天下皆知美之為美,斯惡已;皆知善之為善,斯不善已。

1. All in the world know the beauty of the beautiful, and in doing this they have (the idea of) what ugliness is; they all know the skill of the skilful, and in doing this they have (the idea of) what the want of skill is.

故有無相生,難易相成,長短相形,高下相傾,音聲相和,前後相隨。

2. So it is that existence and non-existence give birth the one to (the idea of) the other; that difficulty and ease produce the one (the idea of) the other; that length and shortness fashion out the one the figure of the other; that (the ideas of) height and lowness arise from the contrast of the one with the other; that the musical notes and tones become harmonious through the relation of one with another; and that being before and behind give the idea of one following another.

是以聖人處無為之事,行不言之教。

3. Therefore the sage manages affairs without doing anything, and conveys his instructions without the use of speech.

萬物作焉而不辭;生而不有,為而不恃;功成而弗居。
    夫唯弗居;
    是以不去。

4. All things spring up, and there is not one which declines to show itself; they grow, and there is no claim made for their ownership; they go through their processes, and there is no expectation (of a reward for the results).

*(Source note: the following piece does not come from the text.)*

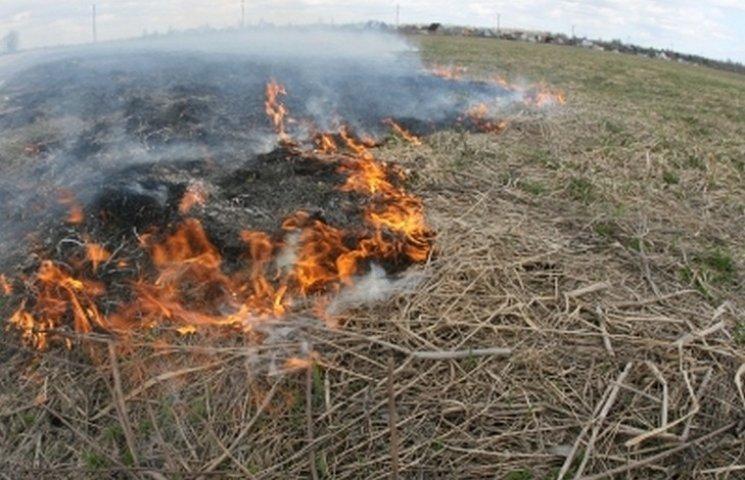 Вінницькі рятувальники чотири години гасили підпалене поле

The work is accomplished, and there is no resting in it (as an achievement).

    The work is done, but how no one can see;
    'Tis this that makes the power not cease to be.

Legge's Comments

養身, 'The Nourishment of the Person.' But many of Heshang Gong's titles are more appropriate than this.

The chapter starts with instances of the antinomies, which suggest to the mind each of them the existence of its corresponding opposite; and the author finds in them an analogy to the 'contraries' which characterize the operation of the Dao, as stated in chapter 40. He then proceeds to describe the action of the sage in par. 3 as in accordance with this law of contraries; and in par. 4, that of heaven and earth, or what we may call nature, in the processes of the vegetable world.

Par. 2 should be rhymed, but I could not succeed to my satisfaction in the endeavour to rhyme it. Every one who can read Chinese will see that the first four members rhyme. The last two rhyme also, the concluding being pronounced so;—see the Kangxi dictionary in voc.